## Trecho selecionado
——————

Inconformados, os AA. recorreram, havendo esta Relação, por acórdão de 17.06.2013 (fls. 307 a 311), decidido conceder provimento ao recurso, revogando o despacho recorrido e ordenado o normal prosseguimento dos autos.

Prosseguindo o processo na 1ª instância, neste foi, aos 19.09.2013, prestada a informação pelo Tribunal de Comércio de Lisboa de fls. 323, nos termos da qual os autos de insolvência “se encontram a aguardar que seja proferida decisão de encerramento nos termos do artº 232º do CIRE.”.

Proferido despacho saneador (fls, 328 a 334), com seleção da matéria de facto assente e controvertida, aos 22.01.2014 foi proferido o despacho de fls. 375, ora recorrido, declarando extinta a instância por inutilidade superveniente da lide.

Inconformados, vieram os AA. Recorrer, formulando, a final das suas alegações, as seguintes conclusões:

Sendo duas as Rés entidades empregadoras demandadas e sendo declarada insolvente apenas uma das duas, não ocorre inutilidade superveniente da lide, devendo a acção prosseguir, contra a ré não declarada insolvente;

Não se apresenta a situação de facto dos presentes autos - pela existência do litisconsórcio - como subsumível ao objecto processual considerado pelo Acórdão uniformizador de jurisprudência do STJ de 11-12-2013 (Proc nº 785/09.9 TTFAR.E1.S1) onde inexistia uma situações de litisconsórcio passivo e, em consequência, não sofre a restrição inerente à fixação de jurisprudência;

Mesmo assim, o estabelecimento do direito para uma causa cujo objecto processual é do foro laboral, nunca caberia ao Tribunal do Comércio competente para a declaração da insolvência das entidades empregadoras, por estar fora da jurisdição deste o foro laboral, mas caber-lhe apenas o conhecimento de reclamações de créditos já constituídos (judicialmente ou por outra via legal); segmento esse que não foi abordado pelo referido acórdão do Venerando STJ;

No caso dos presente autos os Autores recorrentes formulam um pedido, no pagamento de créditos laborais, de condenação solidárias das duas RR entidades empregadoras ao abrigo das normas dos arts 285º e segs do Código do Trabalho, aquela que foi declarada insolvente mas ainda a segunda Ré;

Mas formulam igualmente um pedido de declaração de existência de uma relação jurídico-laboral; e,

É legítimo e regular esperar obter de uma causa laboral o efeito reflexo, indirecto, de estabelecimento do direito quanto à natureza da relação jurídica existente entre as partes, de trabalhador e entidade empregadora, sobre a relação contributiva relativa à segurança social.

——————

## Dados fornecidos
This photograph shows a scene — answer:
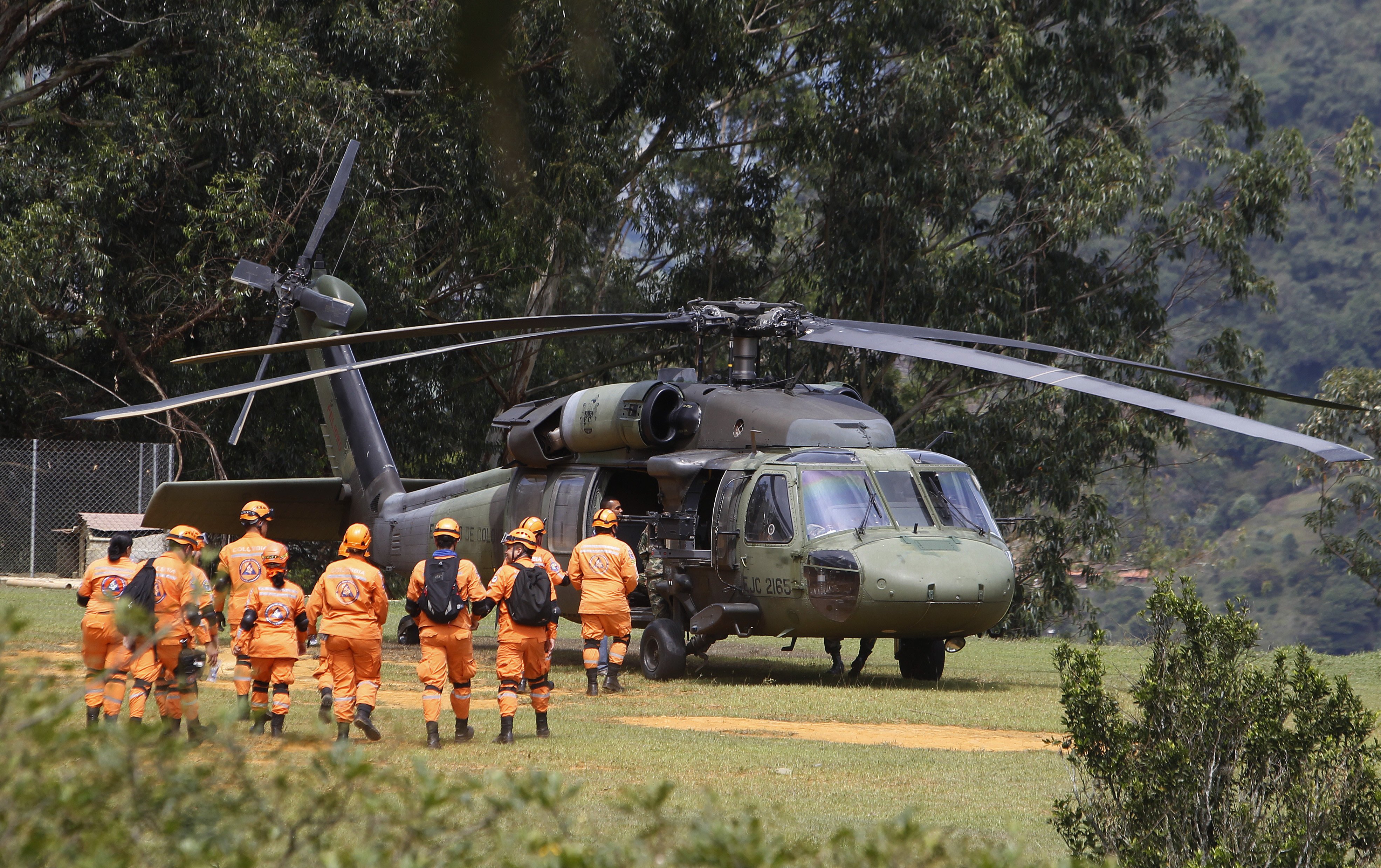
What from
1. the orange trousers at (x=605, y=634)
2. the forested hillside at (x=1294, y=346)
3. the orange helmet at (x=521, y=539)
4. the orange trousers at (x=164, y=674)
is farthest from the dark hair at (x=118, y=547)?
→ the forested hillside at (x=1294, y=346)

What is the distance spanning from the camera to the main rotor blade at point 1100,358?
7.24m

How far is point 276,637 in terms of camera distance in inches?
389

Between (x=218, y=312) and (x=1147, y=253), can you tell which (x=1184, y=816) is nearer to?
(x=218, y=312)

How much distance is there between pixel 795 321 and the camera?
13.2m

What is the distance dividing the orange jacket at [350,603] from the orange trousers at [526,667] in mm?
955

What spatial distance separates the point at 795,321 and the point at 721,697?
3.55 metres

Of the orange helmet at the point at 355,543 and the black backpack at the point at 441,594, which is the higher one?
the orange helmet at the point at 355,543

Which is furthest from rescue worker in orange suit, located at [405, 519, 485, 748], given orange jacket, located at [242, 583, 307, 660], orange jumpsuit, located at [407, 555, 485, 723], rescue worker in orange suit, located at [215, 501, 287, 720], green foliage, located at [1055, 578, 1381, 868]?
green foliage, located at [1055, 578, 1381, 868]

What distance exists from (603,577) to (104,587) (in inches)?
169

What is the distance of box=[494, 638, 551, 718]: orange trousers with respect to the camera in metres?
10.2

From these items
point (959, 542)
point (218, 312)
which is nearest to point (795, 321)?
point (959, 542)

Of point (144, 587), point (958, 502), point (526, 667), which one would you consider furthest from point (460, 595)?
point (958, 502)

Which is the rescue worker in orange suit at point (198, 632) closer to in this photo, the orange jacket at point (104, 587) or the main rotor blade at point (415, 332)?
the orange jacket at point (104, 587)

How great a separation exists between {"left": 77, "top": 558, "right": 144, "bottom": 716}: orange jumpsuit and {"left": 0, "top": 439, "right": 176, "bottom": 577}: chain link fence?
515 inches
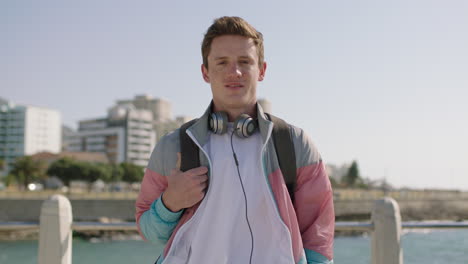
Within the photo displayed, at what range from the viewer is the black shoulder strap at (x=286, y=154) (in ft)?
5.74

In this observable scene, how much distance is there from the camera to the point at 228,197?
1.72 metres

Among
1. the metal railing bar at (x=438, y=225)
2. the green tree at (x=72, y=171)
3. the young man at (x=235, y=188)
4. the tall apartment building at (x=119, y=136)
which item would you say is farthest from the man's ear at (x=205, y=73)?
the tall apartment building at (x=119, y=136)

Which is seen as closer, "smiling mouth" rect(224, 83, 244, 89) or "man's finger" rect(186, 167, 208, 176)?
"man's finger" rect(186, 167, 208, 176)

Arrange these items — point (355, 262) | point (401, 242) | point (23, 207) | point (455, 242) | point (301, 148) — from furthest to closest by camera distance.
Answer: point (23, 207)
point (455, 242)
point (355, 262)
point (401, 242)
point (301, 148)

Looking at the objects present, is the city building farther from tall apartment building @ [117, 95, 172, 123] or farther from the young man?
the young man

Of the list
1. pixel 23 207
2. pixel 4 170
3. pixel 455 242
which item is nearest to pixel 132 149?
pixel 4 170

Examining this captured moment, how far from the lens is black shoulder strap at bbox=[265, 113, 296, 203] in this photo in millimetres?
1751

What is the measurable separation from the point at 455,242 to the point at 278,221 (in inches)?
124

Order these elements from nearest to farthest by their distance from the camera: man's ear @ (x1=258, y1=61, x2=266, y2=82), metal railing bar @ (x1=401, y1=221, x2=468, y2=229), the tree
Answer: man's ear @ (x1=258, y1=61, x2=266, y2=82) < metal railing bar @ (x1=401, y1=221, x2=468, y2=229) < the tree

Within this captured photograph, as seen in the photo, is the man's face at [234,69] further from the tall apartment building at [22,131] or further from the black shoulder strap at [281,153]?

——————

## Exercício proposto 1
Transcreva, do trecho sobre o recurso dos autores, a passagem que vai de "É legítimo e" até "à segurança social.".
## Exercício proposto 2
Dê continuidade ao trecho sobre o recurso dos autores a partir do ponto em que ele termina.
As entradas não são necessárias para resolver o exercício.

## Resposta esperada 1
É legítimo e regular esperar obter de uma causa laboral o efeito reflexo, indirecto, de estabelecimento do direito quanto à natureza da relação jurídica existente entre as partes, de trabalhador e entidade empregadora, sobre a relação contributiva relativa à segurança social.

## Resposta esperada 2
Ao ter decidido como o fez, não obstante o seu mérito intrínseco, violou a douta decisão recorrida as normas dos arts 518º e segs do Código Civil, 128º/3 do Código da Insolvência e art 85º da Lei nº 3/99, de 13-1 onde se estabelece a competência cível dos Tribunais do Trabalho e ainda as normas dos arts 285º e segs do Código do Trabalho.
Termos em que, e nos melhores de direito do douto suprimento deve o presente recurso ser admitido e, na atendibilidade das suas conclusões, ser proferido acórdão que determine a prossecução dos autos, revogando-se a decisão recorrida.

Não foram apresentadas contra-alegações.

A Exmª Srª Procuradora Geral Adjunta emitiu douto parecer no sentido de ser negado provimento ao recurso, sobre o qual as partes, notificadas, não se pronunciaram.

Foi pela relatora determinada a baixa dos autos à 1ª instância com vista à fixação do valor da ação, o qual veio a ser fixado em €44.460,00, conforme despacho de fls. 418.

Colheram-se os vistos legais.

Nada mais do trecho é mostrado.